Fountains at the Parc André Citroën, Paris 15. The sign says "Access to water jets FORBIDDEN. The municipality of Paris declines any responsibility in case of an accident."
There is a heat wave in Paris right now, although not, blessedly, in the mountains of the Rockies where I am lodged for another few days. It's not a coincidence that I am avoiding being there in the month of August!
Paris is ill equipped for the heat. Although the past ten years have been increasingly hot, you still find many tiny and even large shops with no air-conditioning. I always wonder why a shop-owner doesn't realize that people don't want to come in if it's too hot. Very few residential units are cooled either. It can be stifling hot in a Paris apartment, yet you will still find French people saying that air-conditioning (la clim) makes you sick. If that were true, the entire southern United States would be ill constantly.

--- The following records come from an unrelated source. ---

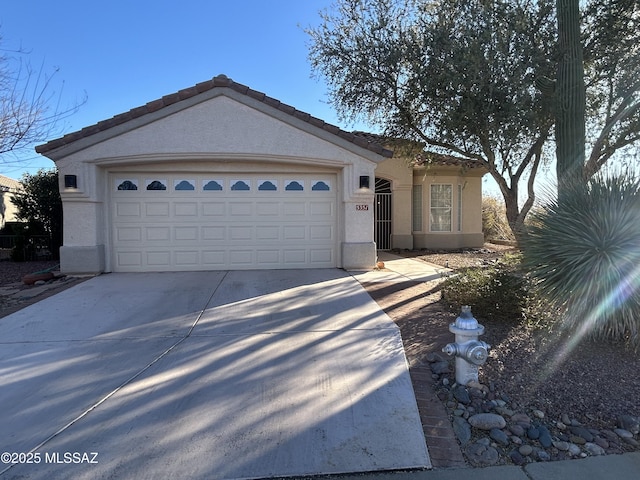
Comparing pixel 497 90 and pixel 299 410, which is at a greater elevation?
pixel 497 90

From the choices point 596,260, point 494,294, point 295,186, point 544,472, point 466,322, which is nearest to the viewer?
point 544,472

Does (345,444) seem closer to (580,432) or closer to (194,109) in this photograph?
(580,432)

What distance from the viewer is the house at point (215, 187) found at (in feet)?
28.9

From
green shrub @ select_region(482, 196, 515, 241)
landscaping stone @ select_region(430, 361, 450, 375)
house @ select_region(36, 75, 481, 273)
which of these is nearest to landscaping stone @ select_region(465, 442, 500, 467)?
landscaping stone @ select_region(430, 361, 450, 375)

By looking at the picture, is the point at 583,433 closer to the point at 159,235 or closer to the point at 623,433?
the point at 623,433

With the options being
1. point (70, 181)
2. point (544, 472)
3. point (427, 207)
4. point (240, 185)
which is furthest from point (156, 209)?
point (427, 207)

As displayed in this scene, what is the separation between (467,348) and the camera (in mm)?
3717

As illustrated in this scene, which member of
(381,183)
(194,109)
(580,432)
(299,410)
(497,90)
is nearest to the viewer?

In 2003 I returned from a miserably hot, muggy Houston, a town my mother likes to say did not really exist before air-conditioning, in early August, only to find Paris even hotter than southern Texas. The difference is that Houston is used to dealing with the heat, and every place is air-conditioned, often so fiercely that I take a sweater everywhere. In Paris the only weapons against the heat and humidity were open windows and refrigerators.
It was over 100º F in Paris for day after day-- ten days, I believe. My own apartment building is made of thick stone and the apartment has high ceilings, so that walking into the building was a relief, but even so the days were insufferably hot. I took several showers a day and planted myself in front of a fan to work with wet hair and wet clothes. During this period, 14,000 people died in France (including Hitler's British buddy Diana Mitford, whom I once met when she was already in her 90s-- she was still very beautiful). Across Europe, 70,000 people died. Most who died in France were old people, often left behind in small hot Paris apartments while their children and grandchildren holidayed in cooler places. Quite a few were found dead in front of their opened refrigerators, where they had tried to find a bit of cool air.
A wave of guilt after this caused the French authorities to try to identify vulnerable people for future canicules. Apparently this year a scam directed at old people is that "municipal employees" will appear at their door pretending to be asking questions related to their safety during a heat wave, but really casing the joint and stealing things.